A 551-ft-tall, 60-storey residential tower with 493 homes — dubbed ‘Nelson in the Park’ — was first proposed in 2014 by then-landowner Wall Financial Corporation, but the proposal was suspended after the developer sold the properties to Henson Developments for $68 million.

West End

West End

The quick windfall for Wall Financial Corporation attracted much attention at the time, as the local developer had purchased the properties in 2013 for just $16.8 million.

The design for the original proposal was created by Chris Doray Studios, and it was shortlisted in the 2015 World Architecture Festival Awards.

Doray previously told Daily Hive that the tower’s concept was a slender, rectangular-shaped building topped off by a large rooftop pool, with a ‘pixelated’ roof structure that provides an aesthetic transition into the sky.
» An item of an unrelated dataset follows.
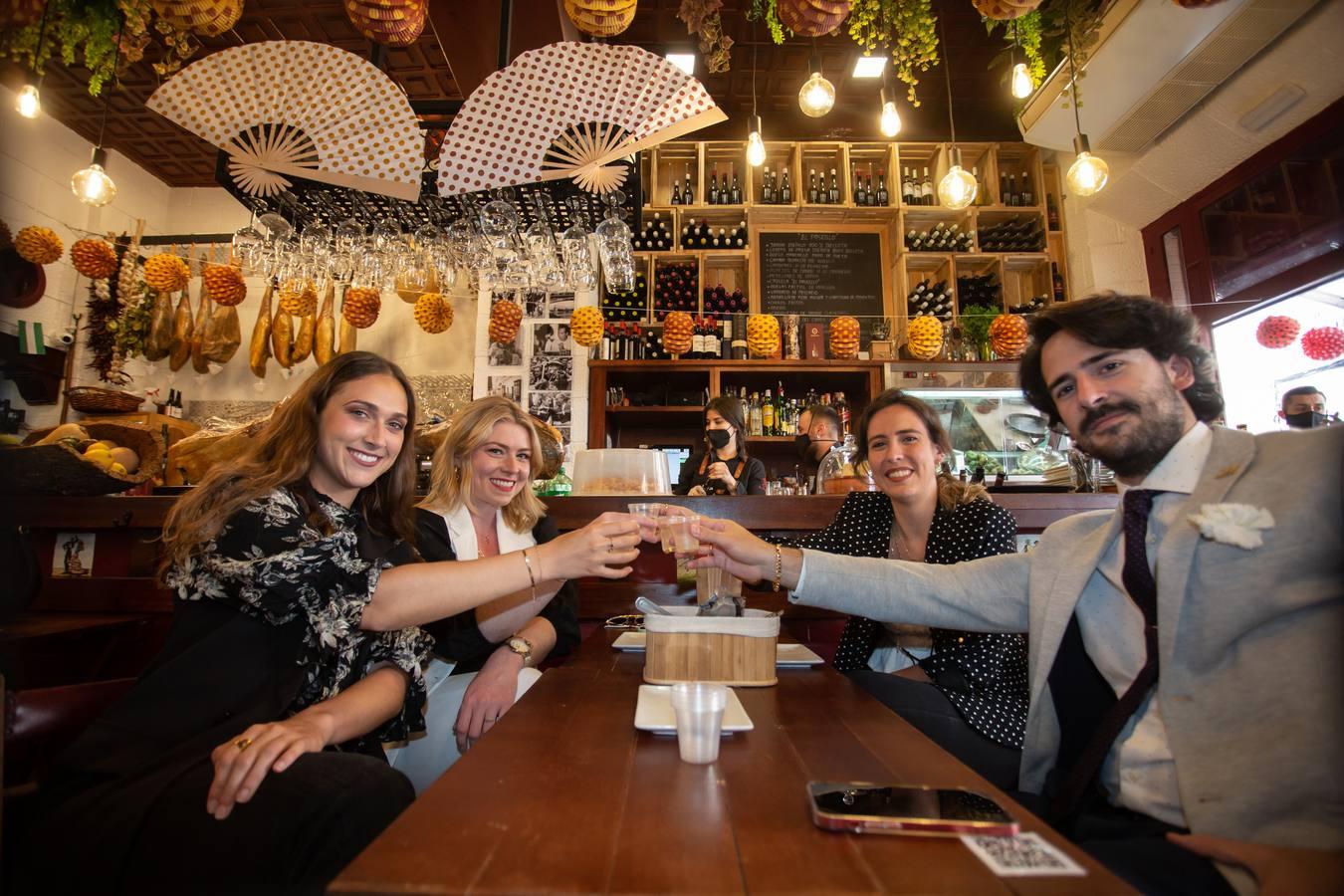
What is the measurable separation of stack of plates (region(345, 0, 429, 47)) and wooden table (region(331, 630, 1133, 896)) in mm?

The tower’s height is permitted under the City’s West End Community Plan, and it would be just shy of the height of the 586-ft-tall The Butterfly but taller than the Sheraton One Wall Centre.

According to the City of Vancouver, the proposal includes:

  • A building height of 555.5 feet (585.5 feet to the top of appurtenance)
  • A net floor area of 40,096.43-sq-m (431,594.39-sq-ft)
  • A floor space ratio (FSR) of 24.94
  • A total of 485 residential units that include 113 social housing units, 49 market rental units, and 323 market condo units.In addition, the building would also have eight levels of underground parking, with space for 299 vehicles, as well as 1,000 spaces for Class “A” bicycles, and 26 spaces for Class “B” bicycles.

West End

West End

This application is being considered under the West End Community Plan, Rezoning Policy for the West End, and the General Policy for Higher Buildings.